— begin DATASET ROWS —

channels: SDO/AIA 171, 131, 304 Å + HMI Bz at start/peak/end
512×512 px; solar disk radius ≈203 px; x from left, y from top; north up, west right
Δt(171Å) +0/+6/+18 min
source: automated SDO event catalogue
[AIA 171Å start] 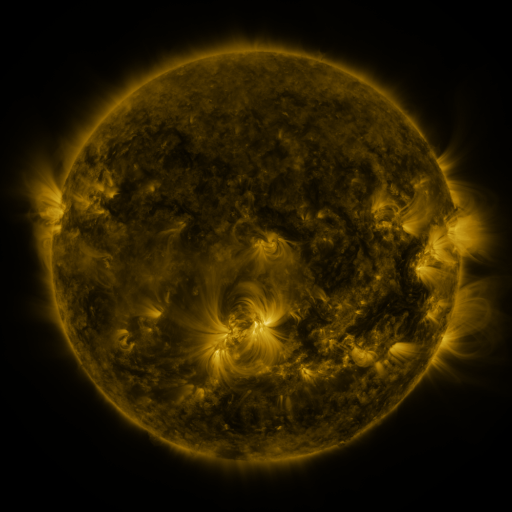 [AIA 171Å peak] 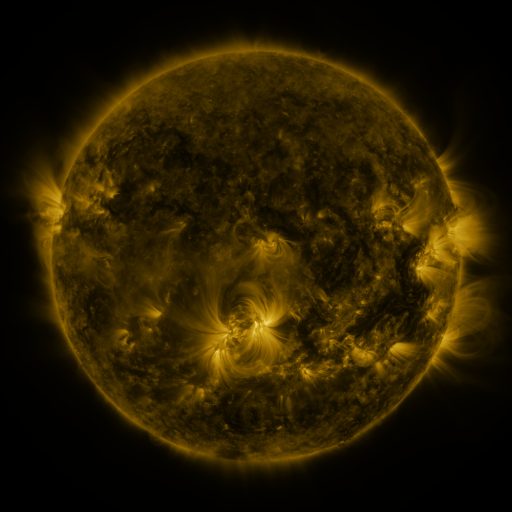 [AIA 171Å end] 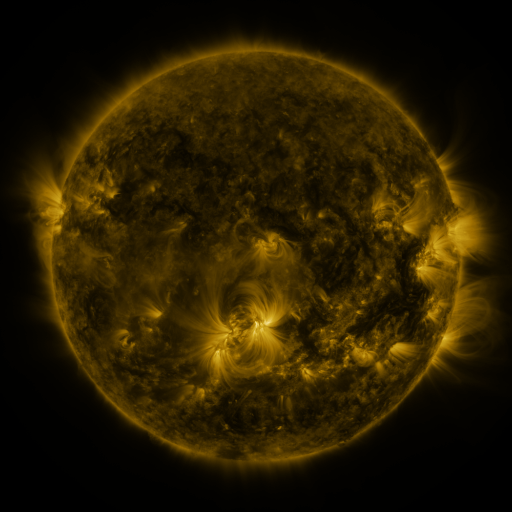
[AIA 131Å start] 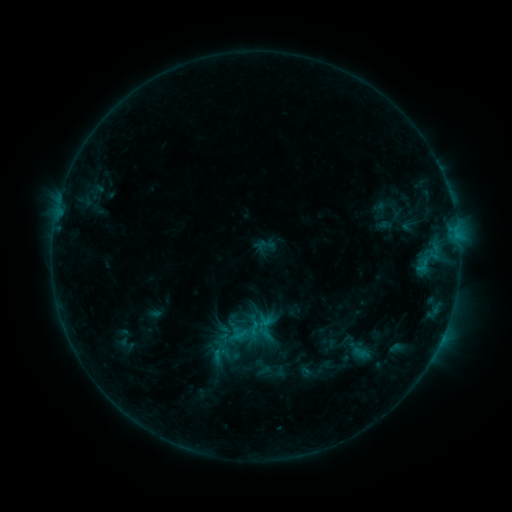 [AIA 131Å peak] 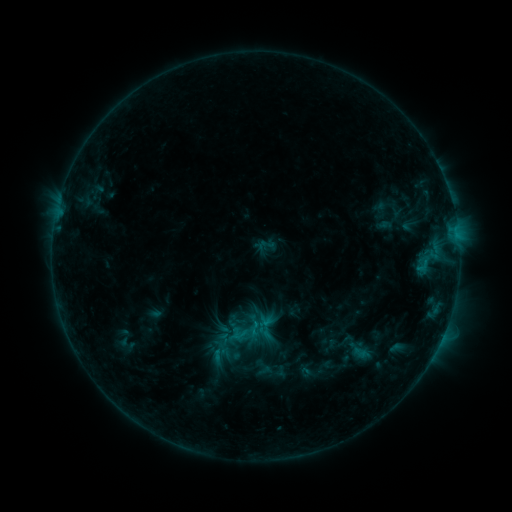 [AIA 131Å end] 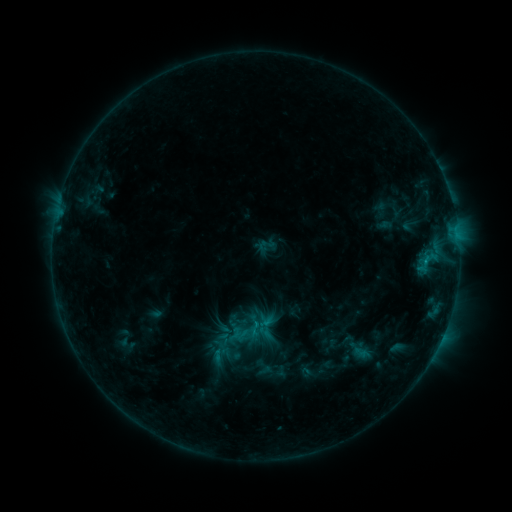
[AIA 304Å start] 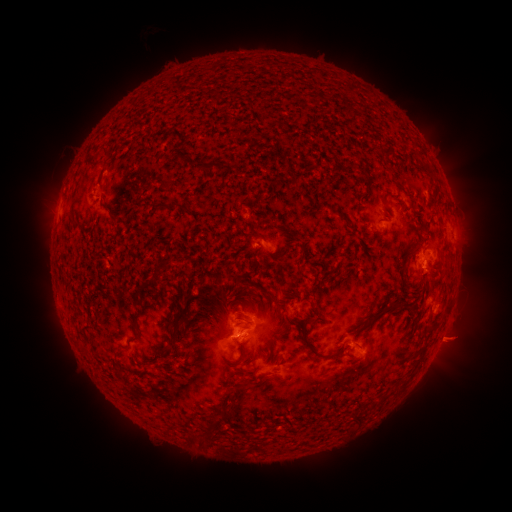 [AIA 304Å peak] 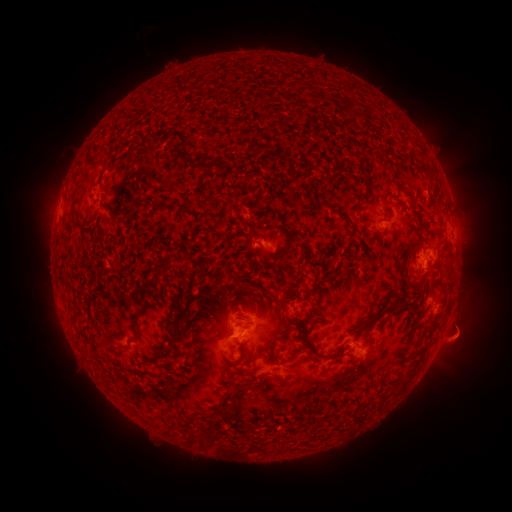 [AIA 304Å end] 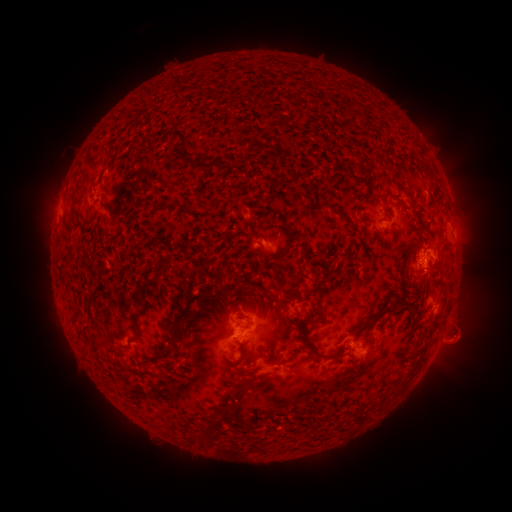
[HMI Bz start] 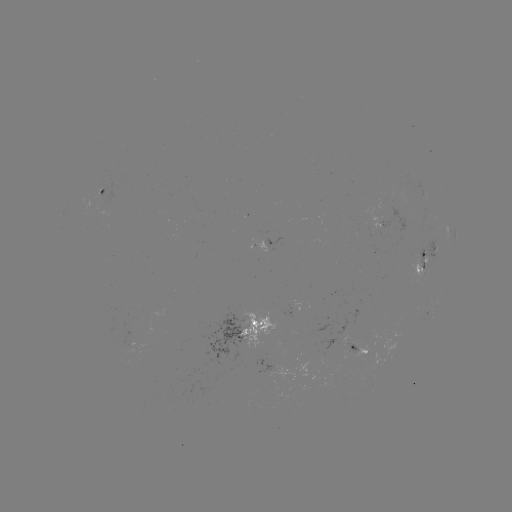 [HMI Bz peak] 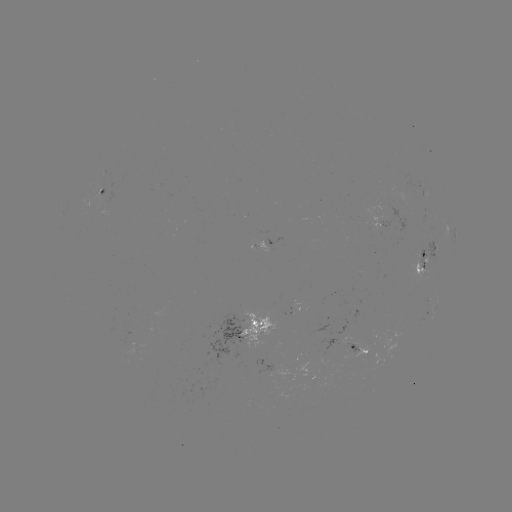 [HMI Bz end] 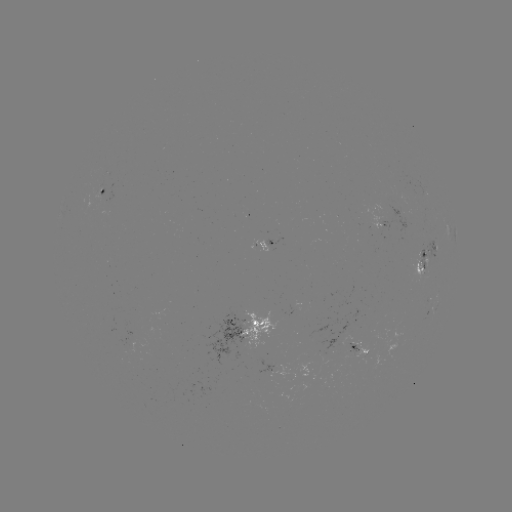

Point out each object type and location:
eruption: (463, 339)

— end DATASET ROWS —
— begin DATASET ROWS —

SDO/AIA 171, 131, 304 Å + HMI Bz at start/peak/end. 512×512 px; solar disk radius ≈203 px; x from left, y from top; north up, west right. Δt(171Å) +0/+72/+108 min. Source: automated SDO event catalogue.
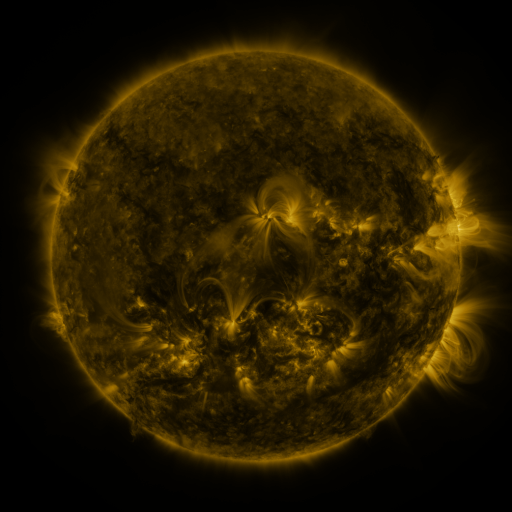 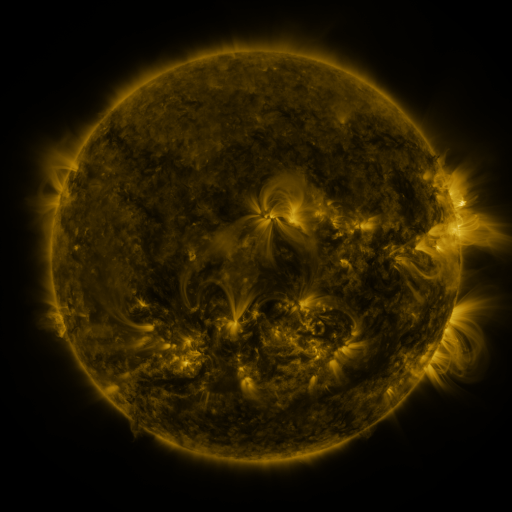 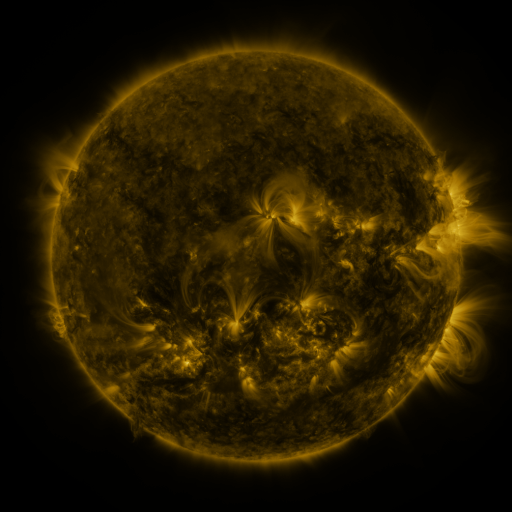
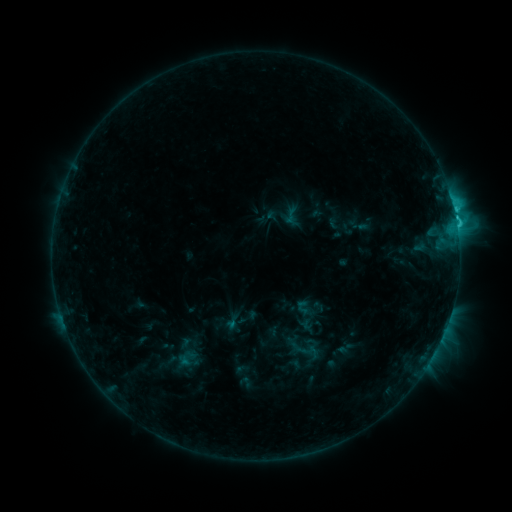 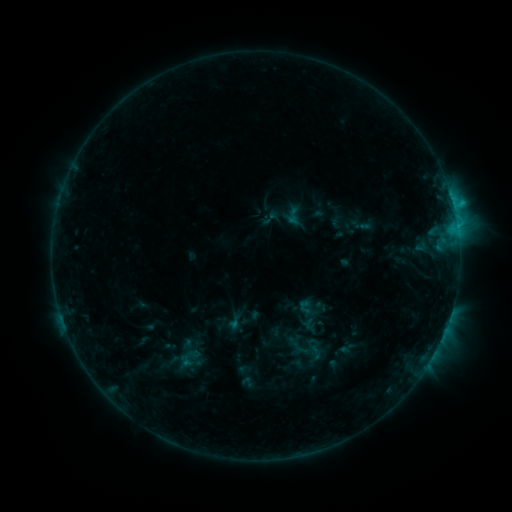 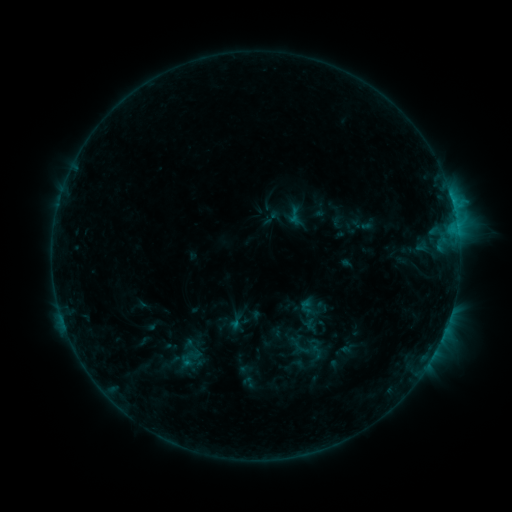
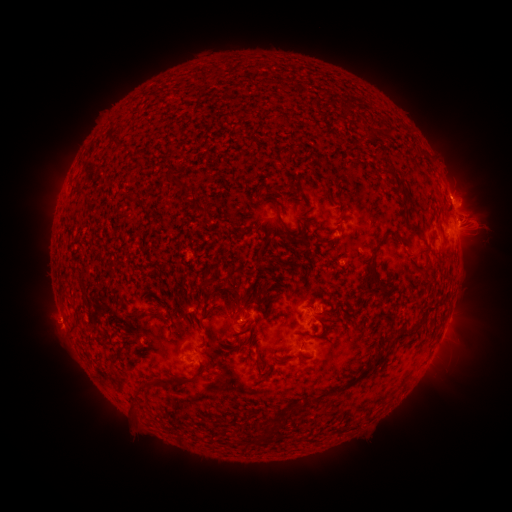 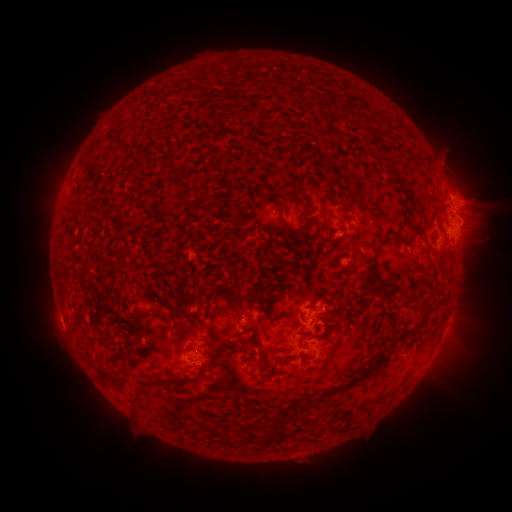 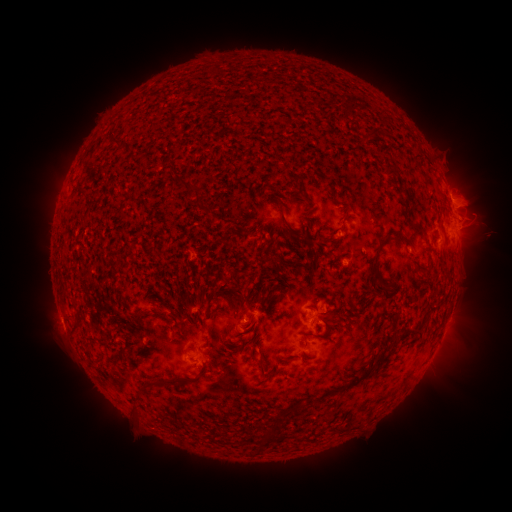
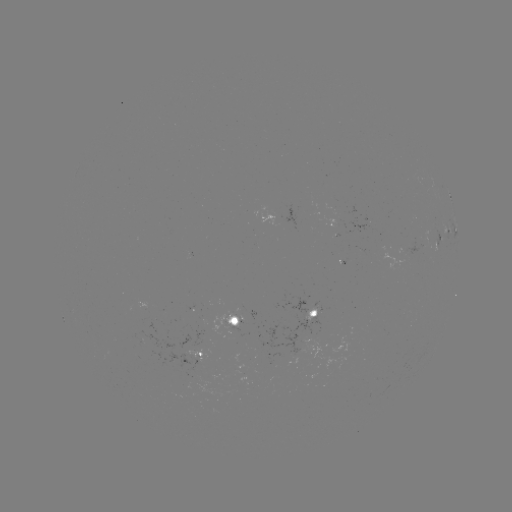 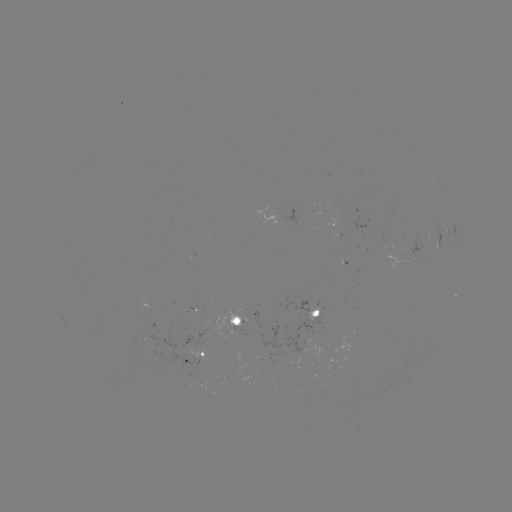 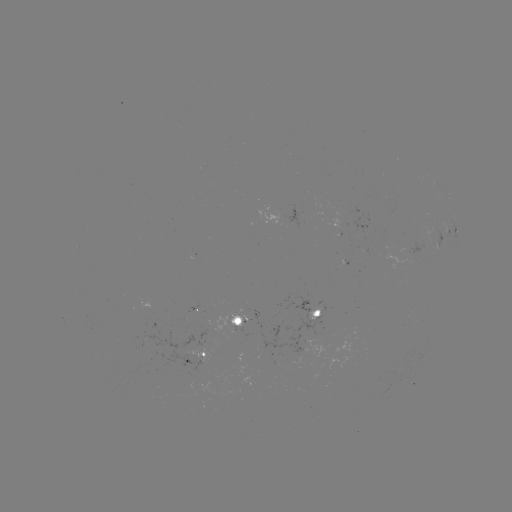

— end DATASET ROWS —

* **SHORT TASK**: Identify each line of the records above that contains the string "disk", matching case exactly. Copy those lines in full.

* **REPLY**:
512×512 px; solar disk radius ≈203 px; x from left, y from top; north up, west right
SDO/AIA 171, 131, 304 Å + HMI Bz at start/peak/end. 512×512 px; solar disk radius ≈203 px; x from left, y from top; north up, west right. Δt(171Å) +0/+72/+108 min. Source: automated SDO event catalogue.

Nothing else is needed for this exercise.